聶瑤在陸沁看不到的地方瞪了陸澤誠一眼,涼涼道:「你哥是吃魚的時候吃太快咬到了。」
聶瑤說的一本正經,陸沁看看她哥又看看聶瑤,最後目光落在陸澤誠臉上,半信半疑道:「真的?」
陸澤誠咳嗽了一聲,雖然想說明真相,但是聶瑤就在旁邊,他哪裡敢辯駁。
最後只能好笑的應了一聲。
聽到居然是這樣,陸沁心裡那點旖旎的幻想瞬間破滅,下一瞬就毫不留情地指著陸澤誠大笑起來,「六哥,你也太蠢了吧!吃魚都能咬到嘴!該!讓你丟下我,把瑤瑤拐跑了!」
聶瑤扶了扶額頭,快步回了自己住的房間。
佳藝上京總部,已經是晚上將近十一點,謝勝美卻拿著一疊剛剛列印的資料,拉著臉朝雲思晴的休息室走。

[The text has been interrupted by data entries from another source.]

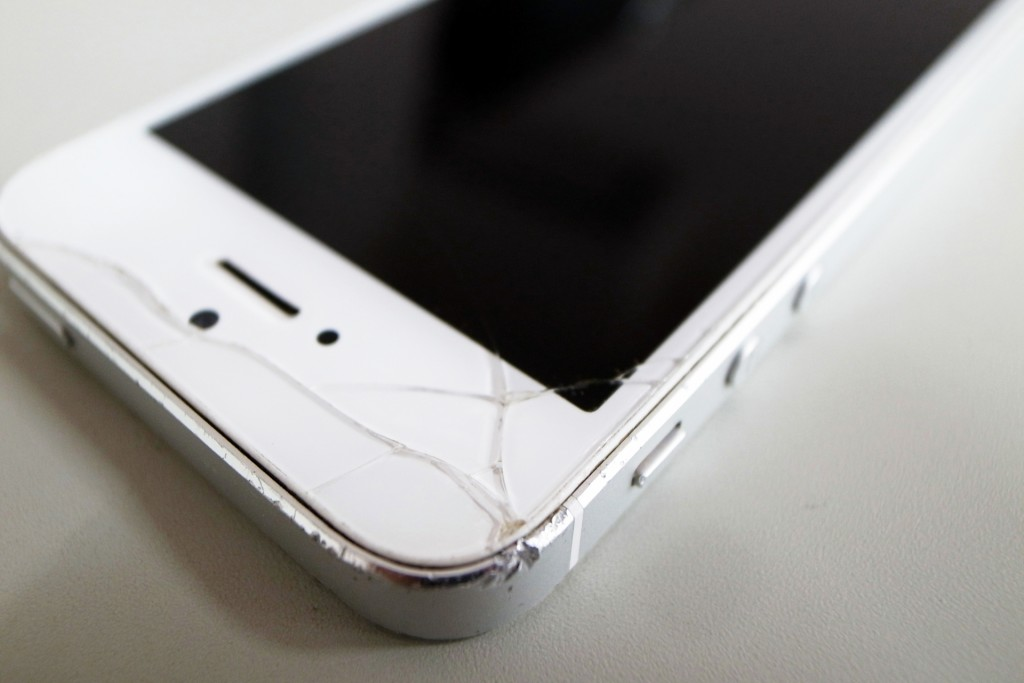 iPhone修理TOP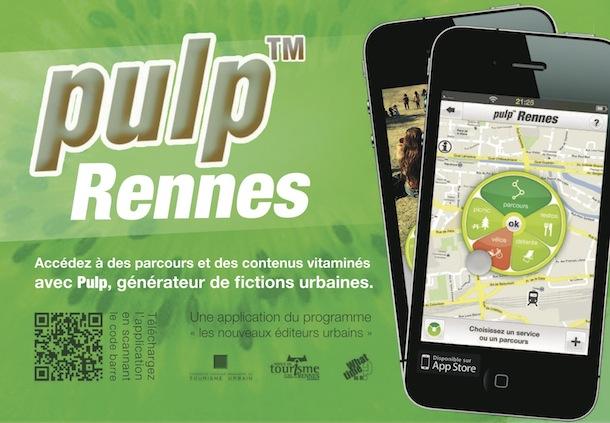 iPulp Rennes, et vous ?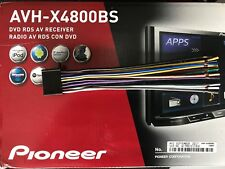 PIONEER AVH-X5700BHS AVH-X4800BS 16 PIN PLUG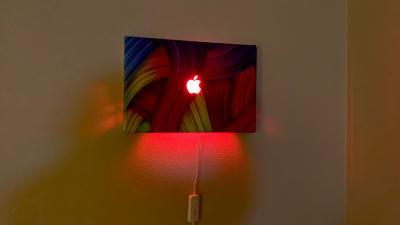 MacBook Pro   Red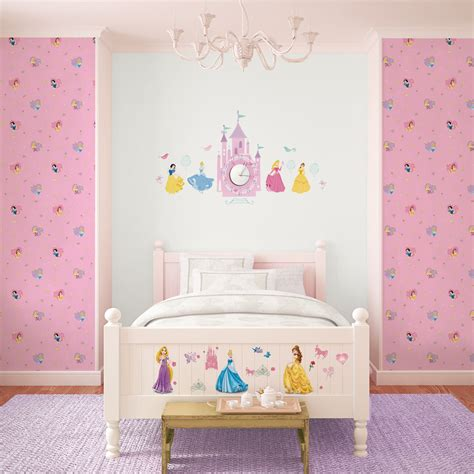 luxury disney furniture collection unique witsolut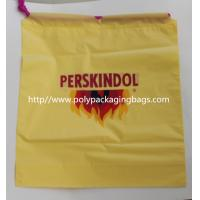 Quality Yellow Waterproof Nylon Mesh Promotional Drawstring Bags / Personalized Drawstring Bags for sale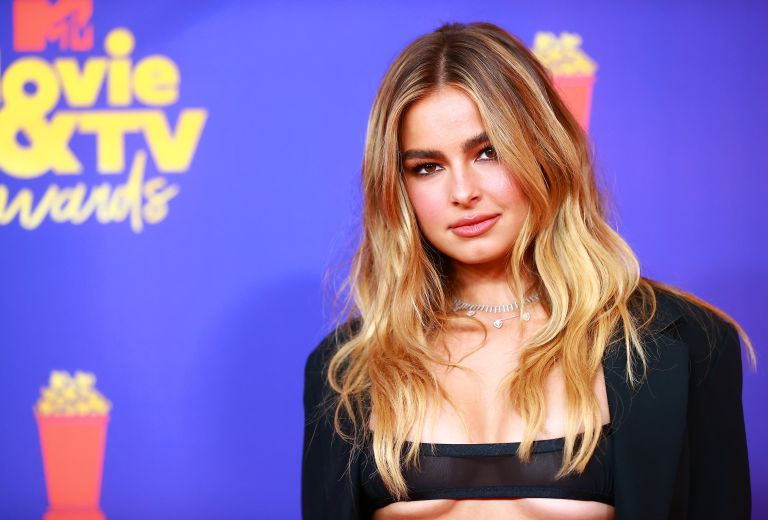 Addison Rae attends the 2021 MTV Movie & TV Awards at the Hollywood Palladium on May 16, 2021 in Los Angeles, California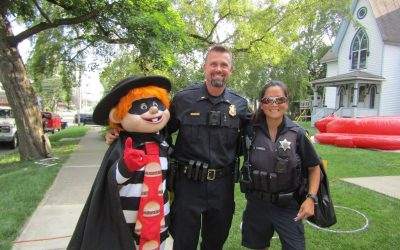 Elgin National Night Out 8-1-2017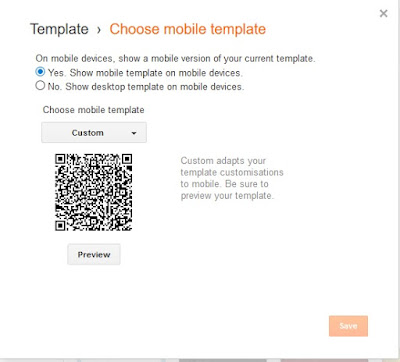 Mobile friendly blogger's template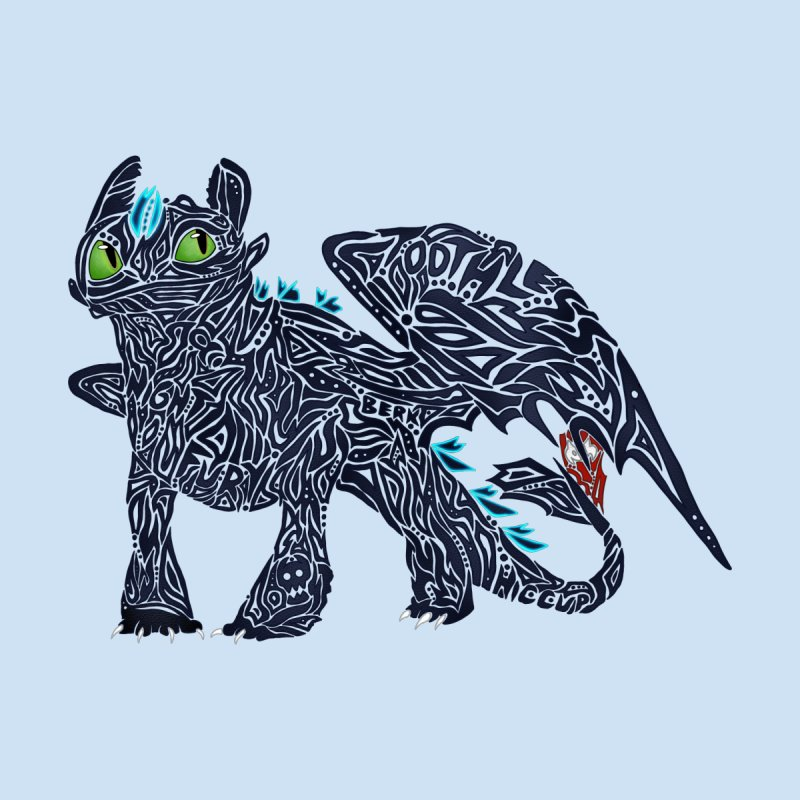 TOOTHLESS Home Duvet by greenlambart's Artist Shop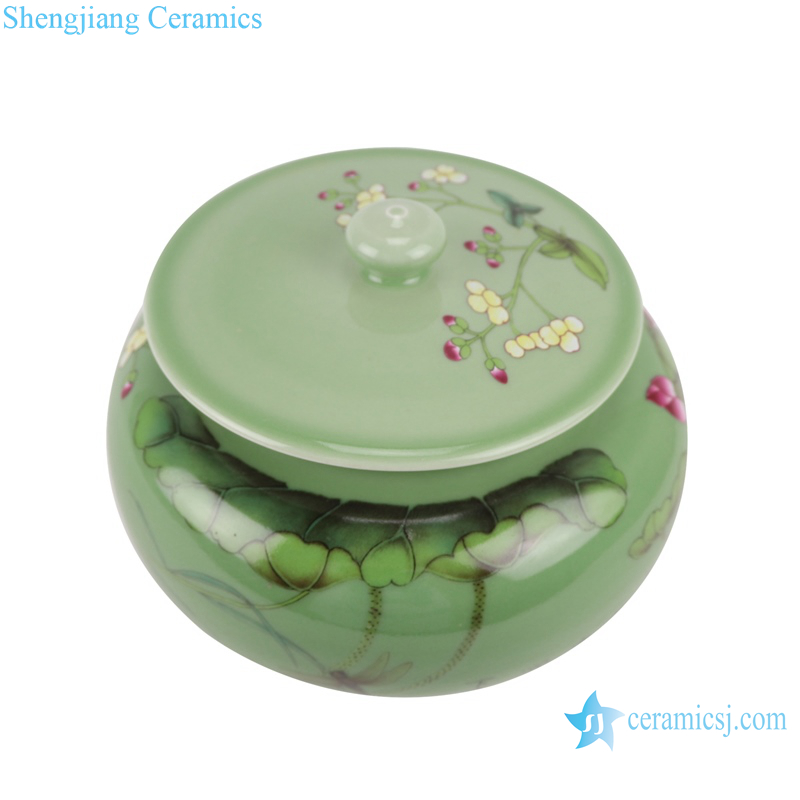 RZBO05 Green pot storage pot with lotus cover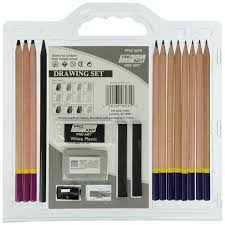 pro art 18 piece pencil set for sketching and drawing fen u0027teg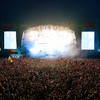 First major music festival since the pandemic began kicks off in the UK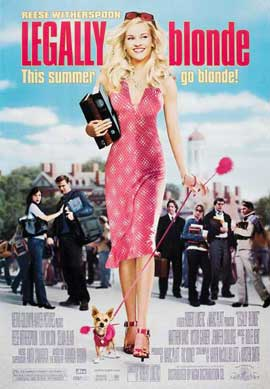 Legally Blonde - 27 x 40 Movie Poster - Style C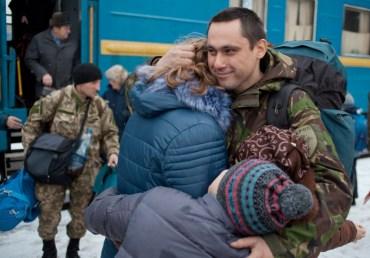 До Дня Збройних Сил України – прем'єра зворушливої пісні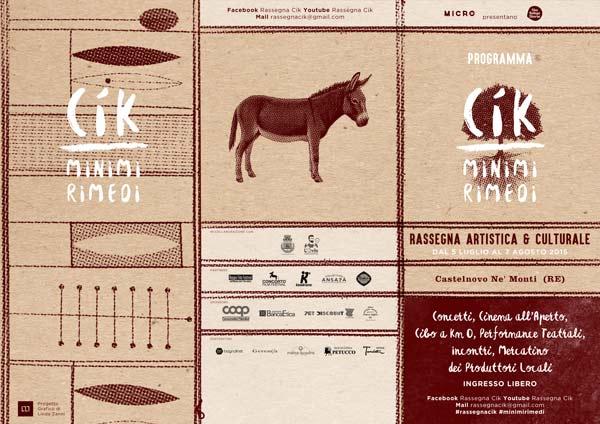 PROGRAMMA-CIK-1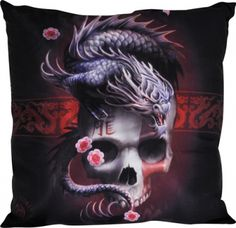 Décoration Intérieur Gothique | Coussin ANNE STOKES - Dragon Skull - Coussins - Rock A Gogo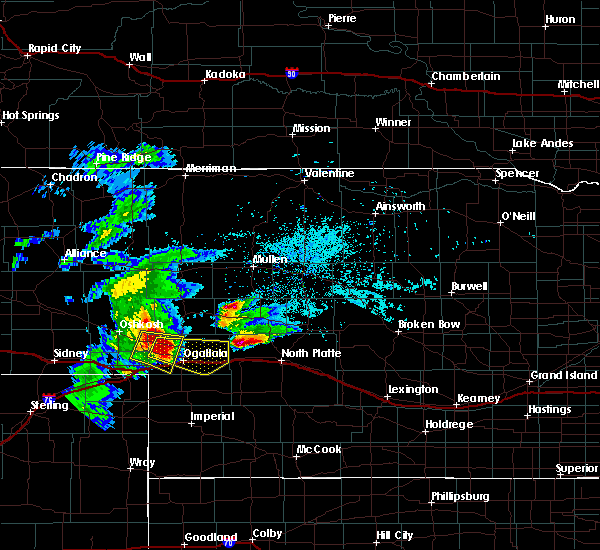 Radar Image for Severe Thunderstorms near Roscoe, NE at 7/18/2015 7:31 PM MDT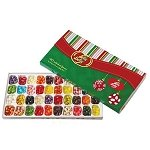 Jelly Belly 40 Flavor Christmas Box - 5ct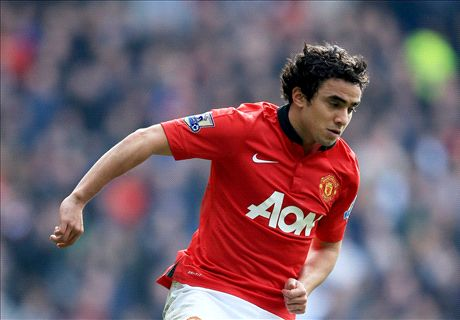 Injured Rafael leaves Utd's US Tour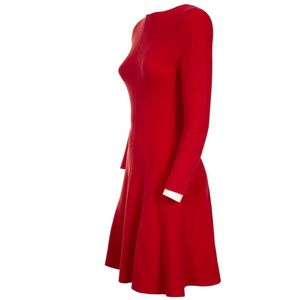 Liberia stretch fabric dress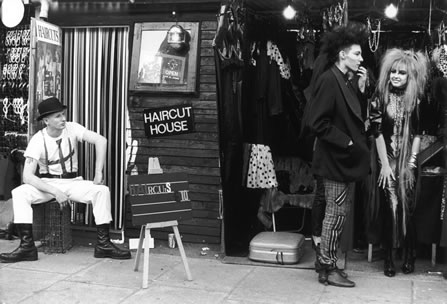 Shirley Baker photograph of punks in camden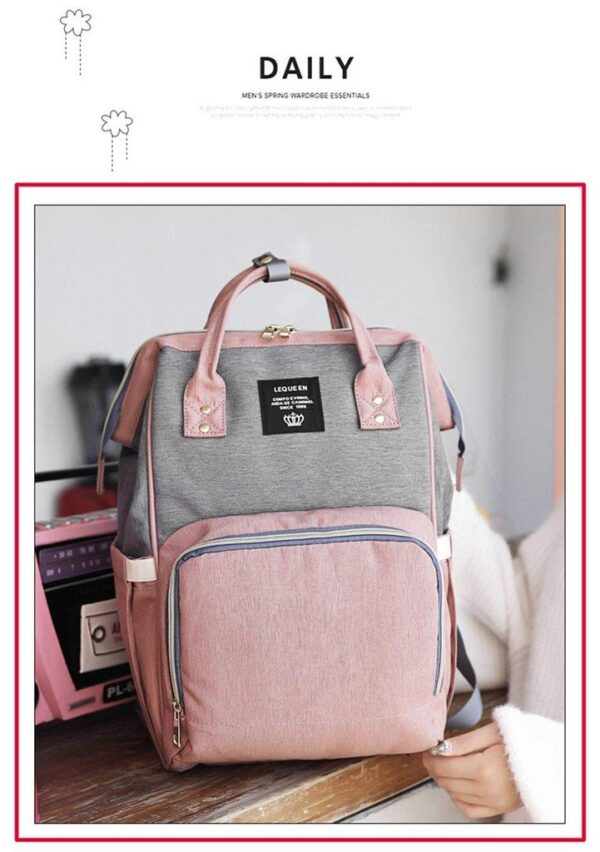 Pink and Grey Diaper Backpack Bag Front Side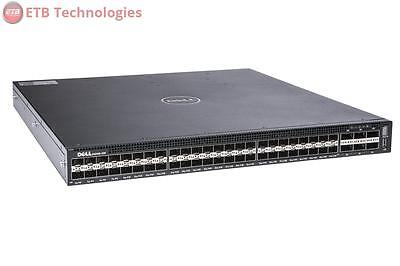 Dell Networking S4048-ON Layer 2 & 3 Switch - 3yr Warranty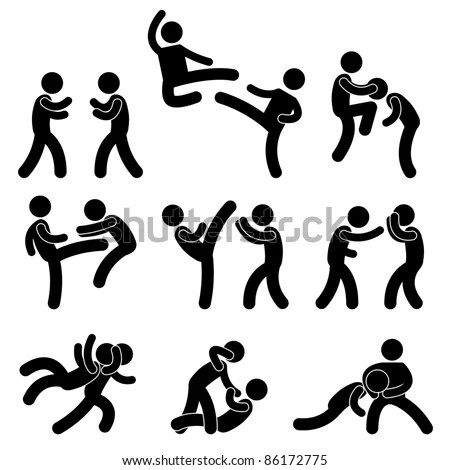 Fight Fighter Muay Thai Boxing Karate Stock Vector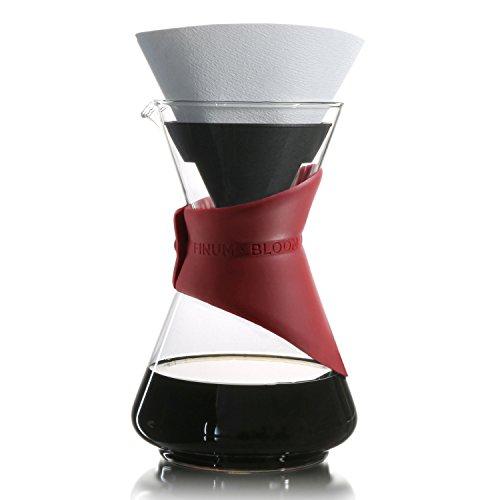 Finum BLOOM AND FLOW - Kaffeebrüher mit Glaskaraffe, Kaffeebereiter, Handbrüh Kaffee, Kaffeezubereiter, Filterkaffee, Pour Over, Kaffeeaufbereiter aus Glas mit Filter, Kaffeekessel, BPA-frei - Rot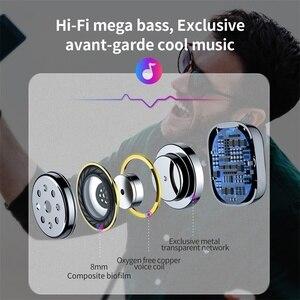 Image 3 - Baseus Bluetooth 5.0 słuchawki bezprzewodowe słuchawki Bluetooth dla iPhone Samsung Xiaomi zestaw głośnomówiący słuchawki sportowe słuchawki douszne
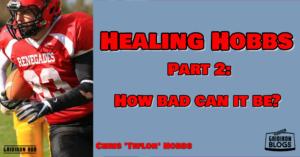 Healing Hobbs Part 2a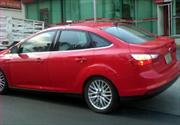 Captamos al Ford Focus 2012 en México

雲思晴在潤閣被陸沁氣到了,傍晚就離開,而後就回了自己住的地方。
回去後,她倒頭就睡。
正睡的香甜,就被謝勝美一個電話叫了起來。
電話那頭,謝勝美的聲音帶著壓抑的怒氣,讓她現在就去公司,不許耽擱一分鐘!
雲思晴擁有現在的地位就是謝勝美一手捧起來的,她根本就不敢不聽謝勝美的話,當即起床,連妝都來不及化,就開車去了佳藝總部。